Le procureur avait requis pas moins de 3 maintiens en détention, avec des peines de prison allant de 6 mois (le chauffeur) à 3 ans pour l’auteur principal. L’avocat s’adresse aux juges : « Je reproche que ce vol soit poursuivi dans l’urgence, en plein week-end, pendant les vacances d’août, et qu’on vous demande de la prison, parce que la prison, ça parle au représentant de la société, ça parle comme la seule sanction qui serait véridique, et moi je viens parler contre ça. »

« La loi interdit de dire que sa parole vaut moins que celle d’un autre »
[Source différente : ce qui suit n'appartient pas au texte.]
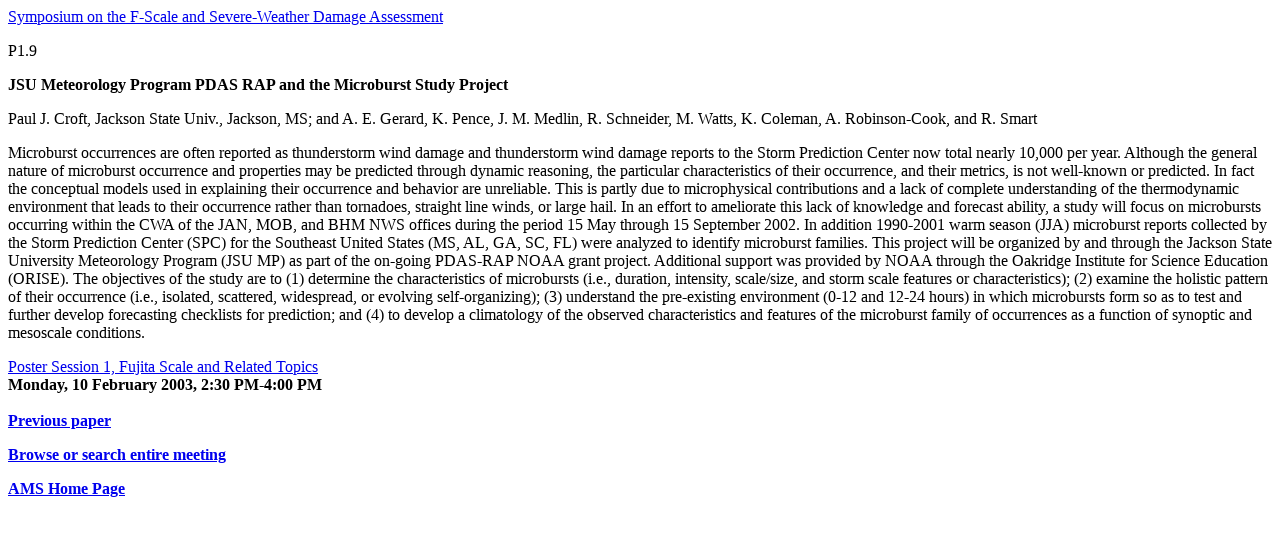

--- FILE ---
content_type: text/html; charset=utf-8
request_url: https://ams.confex.com/ams/annual2003/techprogram/paper_51328.htm
body_size: 1431
content:
<html><head>

<meta name="keywords" content="annual2003_fscale, P. J. Croft, A. E. Gerard, K. Pence, J. M. Medlin, R. Schneider, M. Watts, K. Coleman, A. Robinson-Cook, R. Smart, ">

<title>P1.9  JSU Meteorology Program PDAS RAP and the Microburst Study Project (2003 - annual2003_fscale)</title></head><body bgcolor="#FFFFFF"><BASEFONT face=Arial color=#000080><a href="program_149.htm">Symposium on the F-Scale and Severe-Weather Damage Assessment</a><p><!--InterestPaper51328-->P1.9  <p><b>JSU Meteorology Program PDAS RAP and the Microburst Study Project</b><p>
Paul J. Croft, Jackson State Univ., Jackson, MS; and A. E. Gerard, K. Pence, J. M. Medlin, R. Schneider, M. Watts, K. Coleman, A. Robinson-Cook, and R. Smart<p>

Microburst occurrences are often reported as thunderstorm wind damage and thunderstorm wind damage reports to the Storm Prediction Center now total nearly 10,000 per year. Although the general nature of microburst occurrence and properties may be predicted through dynamic reasoning, the particular characteristics of their occurrence, and their metrics, is not well-known or predicted. In fact the conceptual models used in explaining their occurrence and behavior are unreliable. This is partly due to microphysical contributions and a lack of complete understanding of the thermodynamic environment that leads to their occurrence rather than tornadoes, straight line winds, or large hail. In an effort to ameliorate this lack of knowledge and forecast ability, a study will focus on microbursts occurring within the CWA of the JAN, MOB, and BHM NWS offices during the period 15 May through 15 September 2002. In addition 1990-2001 warm season (JJA) microburst reports collected by the Storm Prediction Center (SPC) for the Southeast United States (MS, AL, GA, SC, FL) were analyzed to identify microburst families. This project will be organized by and through the Jackson State University Meteorology Program (JSU MP) as part of the on-going PDAS-RAP NOAA grant project. Additional support was provided by NOAA through the Oakridge Institute for Science Education (ORISE). The objectives of the study are to (1) determine the characteristics of microbursts (i.e., duration, intensity, scale/size, and storm scale features or characteristics); (2) examine the holistic pattern of their occurrence (i.e., isolated, scattered, widespread, or evolving self-organizing); (3) understand the pre-existing environment (0-12 and 12-24 hours) in which microbursts form so as to test and further develop forecasting checklists for prediction; and (4) to develop a climatology of the observed characteristics and features of the microburst family of occurrences as a function of synoptic and mesoscale conditions.<p><a href="session_14151.htm">Poster Session 1, Fujita Scale and Related Topics</a><br> <b>Monday, 10 February 2003, 2:30 PM-4:00 PM</b><br><b>	<br><a href='paper_52518.htm'>Previous paper</a>&nbsp;&nbsp;
	<p>
	<a href="MEETING.HTM">Browse or search entire meeting</a>
	<p>
	<a href="http://www.ametsoc.org/ams">AMS Home Page</a><br>

	</body></html>
</body></html>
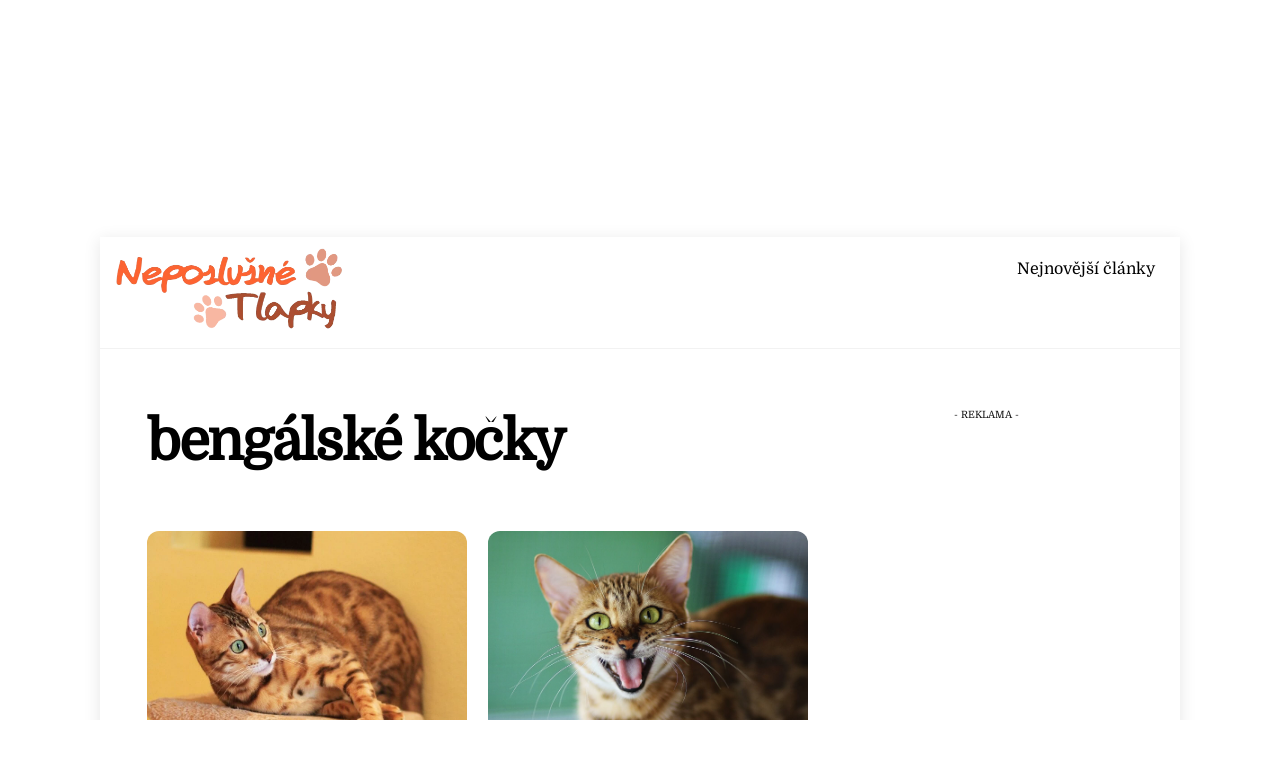

--- FILE ---
content_type: text/html; charset=utf-8
request_url: https://www.google.com/recaptcha/api2/aframe
body_size: 268
content:
<!DOCTYPE HTML><html><head><meta http-equiv="content-type" content="text/html; charset=UTF-8"></head><body><script nonce="FndulVE8j9O6DiUcN_KXOg">/** Anti-fraud and anti-abuse applications only. See google.com/recaptcha */ try{var clients={'sodar':'https://pagead2.googlesyndication.com/pagead/sodar?'};window.addEventListener("message",function(a){try{if(a.source===window.parent){var b=JSON.parse(a.data);var c=clients[b['id']];if(c){var d=document.createElement('img');d.src=c+b['params']+'&rc='+(localStorage.getItem("rc::a")?sessionStorage.getItem("rc::b"):"");window.document.body.appendChild(d);sessionStorage.setItem("rc::e",parseInt(sessionStorage.getItem("rc::e")||0)+1);localStorage.setItem("rc::h",'1768734009461');}}}catch(b){}});window.parent.postMessage("_grecaptcha_ready", "*");}catch(b){}</script></body></html>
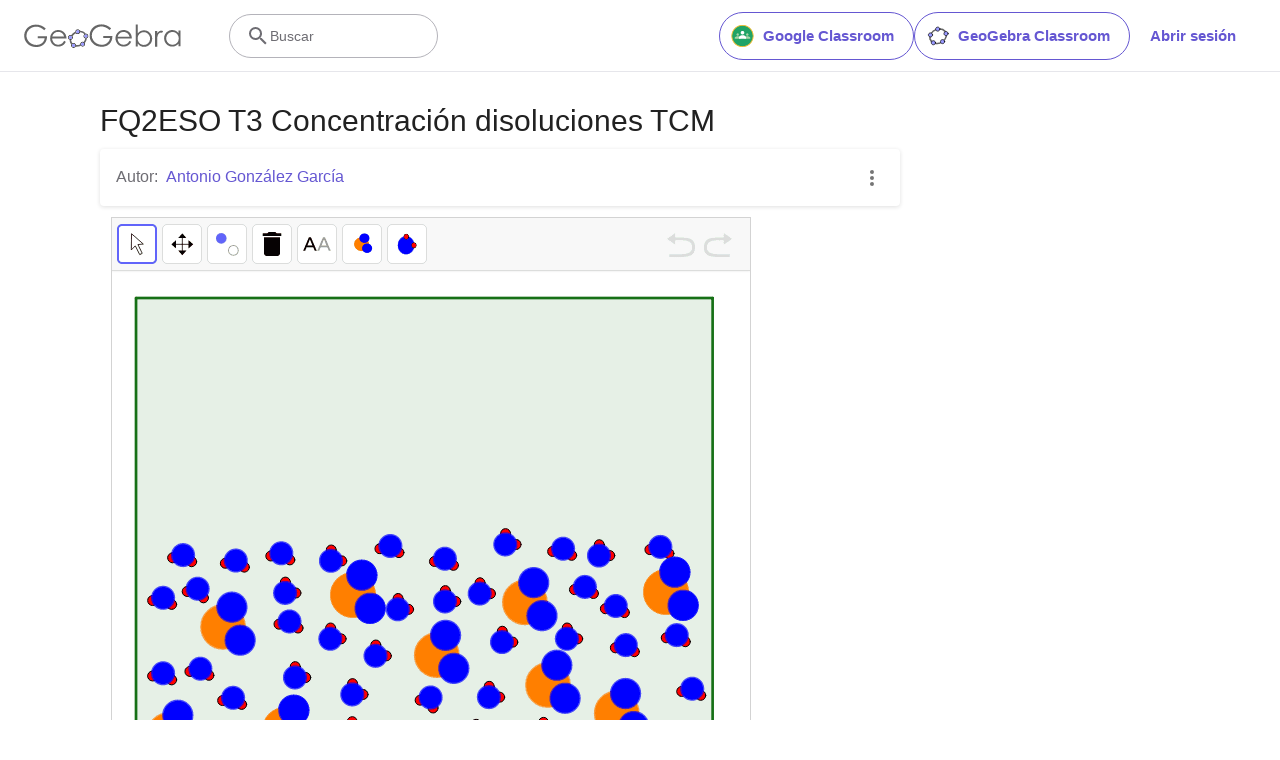

--- FILE ---
content_type: text/html; charset=utf-8
request_url: https://www.google.com/recaptcha/api2/aframe
body_size: 270
content:
<!DOCTYPE HTML><html><head><meta http-equiv="content-type" content="text/html; charset=UTF-8"></head><body><script nonce="GBzT9CPUVDrVCWYsBGvw5Q">/** Anti-fraud and anti-abuse applications only. See google.com/recaptcha */ try{var clients={'sodar':'https://pagead2.googlesyndication.com/pagead/sodar?'};window.addEventListener("message",function(a){try{if(a.source===window.parent){var b=JSON.parse(a.data);var c=clients[b['id']];if(c){var d=document.createElement('img');d.src=c+b['params']+'&rc='+(localStorage.getItem("rc::a")?sessionStorage.getItem("rc::b"):"");window.document.body.appendChild(d);sessionStorage.setItem("rc::e",parseInt(sessionStorage.getItem("rc::e")||0)+1);localStorage.setItem("rc::h",'1768729756450');}}}catch(b){}});window.parent.postMessage("_grecaptcha_ready", "*");}catch(b){}</script></body></html>

--- FILE ---
content_type: text/plain
request_url: https://rtb.openx.net/openrtbb/prebidjs
body_size: -85
content:
{"id":"66bf68fd-123c-4d80-8f0d-f1f0fcff5da1","nbr":0}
Maître Nicolle prolonge la plaidoirie de Maître Trajkovski qui rappelait que la position de son client ne devait pas disqualifier sa parole par pur principe : « On ne peut pas inscrire sur le visage de monsieur B. (Issam) toutes ses condamnations pour dire que sa parole vaut moins que celle d’un autre, vaut moins que celle du courageux client qui l’a suivi. La loi ne le permet pas. (…) La loi est la même pour tous, mais elle est plus durement ressentie par certaines catégories de la population, vous en conviendrez. Et on vous demande 3 ans de prison !? Mais quel est l’intérêt collectif à mettre en prison un homme qui a volé 14 bouteilles de pastis ? Avons-nous à craindre pour notre sécurité, pour nos enfants ? Non. Quel besoin a-t-on de retrouver cet homme là en prison ? »

Sur sa lancée l’avocat va écorner Netto, glissant que bon, ce n’est pas là qu’on trouve les meilleurs produits. Le patron du magasin s’en trouvera blessé : non seulement il n’a pas entendu le président demander si des victimes étaient présentes (difficilement audible), et n’a pas pu faire valoir sa position, mais en plus il se sent méprisé et ses clients avec. La caissière qui a crié le jour du vol n’a pas pu venir jusque dans la salle d’audience, tenaillée par la peur.

Les prévenus et leurs proches ont peur aussi aujourd’hui. Les traditionnels cabas d’effets pour le centre pénitentiaire sont prêts.

 

Décisions du tribunal :

Le patron du bar est condamné à une amende de 500 euros (et donc relaxé du chef de complicité).

Le chauffeur est condamné à 4 mois de prison ferme mais n’est pas maintenu en détention, même peine pour Dango qui manifeste son intense soulagement.

L’auteur principal, Issam, restera à Varennes pour purger 6 mois de prison, puis il restera sous main de justice pendant 2 ans, avec obligation de travailler, de se soigner. Il a interdiction de paraître au magasin Netto. 6 mois de prison avec sursis restent révocables au cas où il commettrait une autre infraction.